→ Dataset entries
┏━━

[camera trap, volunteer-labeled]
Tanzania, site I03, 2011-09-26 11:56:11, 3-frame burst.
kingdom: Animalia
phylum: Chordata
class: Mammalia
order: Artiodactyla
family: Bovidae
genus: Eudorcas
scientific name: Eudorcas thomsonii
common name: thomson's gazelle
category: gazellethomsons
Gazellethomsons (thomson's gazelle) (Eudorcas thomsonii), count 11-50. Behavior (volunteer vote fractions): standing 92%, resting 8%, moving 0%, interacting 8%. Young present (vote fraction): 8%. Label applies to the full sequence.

┗━━

→ Description of the task
In the entries, the line containing "genus: Eudorcas" and every line after it through the last are to be duplicated exactly, and no other line is to be included.

→ Result
genus: Eudorcas
scientific name: Eudorcas thomsonii
common name: thomson's gazelle
category: gazellethomsons
Gazellethomsons (thomson's gazelle) (Eudorcas thomsonii), count 11-50. Behavior (volunteer vote fractions): standing 92%, resting 8%, moving 0%, interacting 8%. Young present (vote fraction): 8%. Label applies to the full sequence.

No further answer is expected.